I want to preface this - I don't have strong opinion already here, and I'm curious about Ceph. As someone who runs a 6 drive raidz2 at home (w/ ECC RAM) does your Ceph config give you similar data integrity guarantees to ZFS? If so, what are the key points of the config that enable that?
When Ceph migrated from Filestore to Bluestore, that enabled data scrubbing and checksumming for data (older versions before Bluestore were only verifying metadata).
Ceph (by default) does metadata scrubs every 24 hours, and data scrubs (deep-scrub) weekly (configurable, and you can manually scrub individual PGs at any time if that's your thing). I believe the default checksum used is "crc32c", and it's configurable, but I've not played with changing it. At work we get scrub errors on average maybe weekly now, at home I've not had a scrub error yet on this cluster in the past year (I did have a drive that failed and still needs to be replaced).
My RPi setup certainly does not have ECC RAM as far as I'm aware, but neither does my current ZFS setup (also a 6 drive RAIDZ2).
Nothing stopping you from running Ceph on boxes with ECC RAM, we certainly do that at my job.
Weekly scrub errors are definitely not normal. There has been a few bug fixes in Ceph & the Kernel. I would check how up to date your packages are.

● **Material supplied**:
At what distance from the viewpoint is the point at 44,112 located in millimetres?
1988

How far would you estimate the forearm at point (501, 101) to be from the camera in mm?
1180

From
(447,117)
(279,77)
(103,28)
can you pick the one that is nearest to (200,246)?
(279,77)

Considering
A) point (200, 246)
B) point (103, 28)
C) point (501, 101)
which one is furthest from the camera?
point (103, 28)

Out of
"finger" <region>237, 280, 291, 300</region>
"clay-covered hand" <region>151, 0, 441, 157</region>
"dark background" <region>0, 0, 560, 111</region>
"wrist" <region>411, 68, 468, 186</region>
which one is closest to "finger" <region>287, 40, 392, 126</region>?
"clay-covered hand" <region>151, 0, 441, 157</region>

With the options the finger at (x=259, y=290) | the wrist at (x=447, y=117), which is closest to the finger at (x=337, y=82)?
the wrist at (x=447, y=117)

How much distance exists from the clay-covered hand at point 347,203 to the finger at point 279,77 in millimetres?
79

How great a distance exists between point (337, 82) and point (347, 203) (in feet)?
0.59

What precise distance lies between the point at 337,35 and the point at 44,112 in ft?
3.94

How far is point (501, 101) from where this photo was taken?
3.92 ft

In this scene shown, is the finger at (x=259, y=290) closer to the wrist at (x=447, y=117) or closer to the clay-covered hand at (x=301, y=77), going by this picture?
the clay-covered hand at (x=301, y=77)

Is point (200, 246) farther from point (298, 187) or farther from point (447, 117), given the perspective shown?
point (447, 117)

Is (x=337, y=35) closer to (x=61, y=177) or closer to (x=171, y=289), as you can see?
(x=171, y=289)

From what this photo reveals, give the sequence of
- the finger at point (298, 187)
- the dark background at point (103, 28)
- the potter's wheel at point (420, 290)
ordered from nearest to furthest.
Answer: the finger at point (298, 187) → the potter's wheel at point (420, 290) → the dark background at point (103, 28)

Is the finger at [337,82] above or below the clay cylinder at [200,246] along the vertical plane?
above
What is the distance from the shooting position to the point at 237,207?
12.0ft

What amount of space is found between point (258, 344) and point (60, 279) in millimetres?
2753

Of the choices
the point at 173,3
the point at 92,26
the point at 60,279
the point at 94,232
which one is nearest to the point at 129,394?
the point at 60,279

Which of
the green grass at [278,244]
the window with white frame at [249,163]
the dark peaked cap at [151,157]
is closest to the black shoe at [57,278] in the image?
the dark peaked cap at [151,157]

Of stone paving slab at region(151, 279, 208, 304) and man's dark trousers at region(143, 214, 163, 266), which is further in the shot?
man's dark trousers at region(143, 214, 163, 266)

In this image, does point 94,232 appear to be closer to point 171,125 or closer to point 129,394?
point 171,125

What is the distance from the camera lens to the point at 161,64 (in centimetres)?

● **Written request**:
Extend the forum thread on Ceph and ZFS data integrity, picking up after its final reply. The records were drawn from a separate source.

● **Result for this exercise**:
Hardware errors are also possible but there has been a few software bugs so worth checking.
Here's a really curly one we recently found and solved at work (only in March) that causes both scrub errors and sometimes bluefs aborts, it's a kernel patch. Likely to happen under memory pressure:
That depends on the scale of your cluster. The Backblaze drive report shows they lose 1.3% of their disks per year on average. Larger operations will have one or more people who just replace disks all day.
@mike_d you are right I made a very bad assumption about the size of the environment :)
@antongribok sounds like you have it in hand having seen your subsequent comments just didn’t want to leave someone assuming that error rate was normal in the smaller clusters that are more commonly but not universally the case. Evidently not the case for you :)